======== DATASET RECORDS

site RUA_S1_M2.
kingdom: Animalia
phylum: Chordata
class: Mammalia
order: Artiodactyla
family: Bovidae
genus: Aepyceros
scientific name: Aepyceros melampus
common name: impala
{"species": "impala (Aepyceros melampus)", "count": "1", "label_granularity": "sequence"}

================
======== DATASET RECORDS

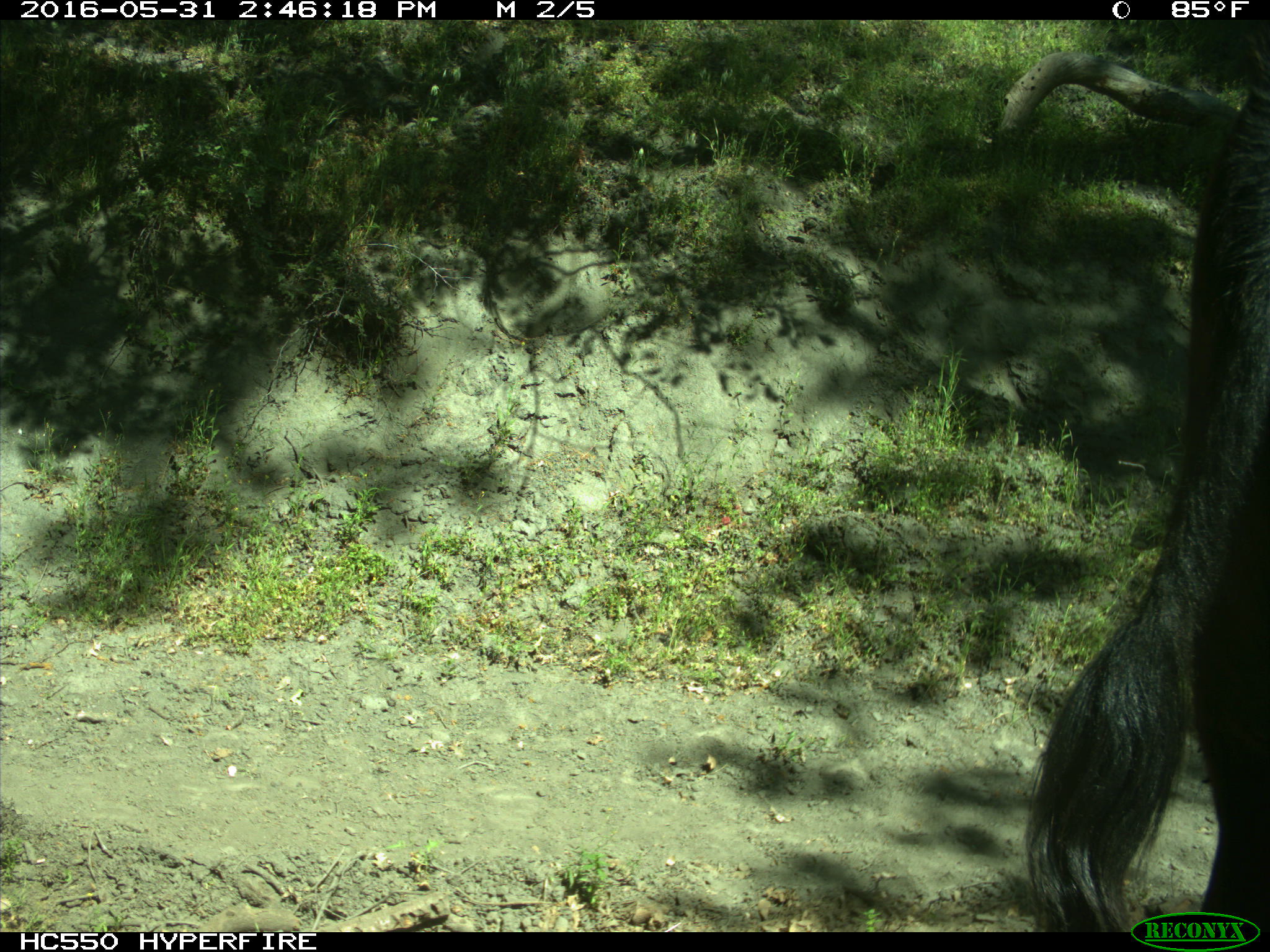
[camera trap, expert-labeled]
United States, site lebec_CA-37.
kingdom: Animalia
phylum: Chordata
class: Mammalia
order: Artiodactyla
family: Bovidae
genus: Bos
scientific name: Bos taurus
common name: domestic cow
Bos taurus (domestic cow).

================

#### WHAT YOU SHOULD DO:
I need each line of the entries that holds the string "site" located and copied.

#### OUTPUT:
site RUA_S1_M2.
United States, site lebec_CA-37.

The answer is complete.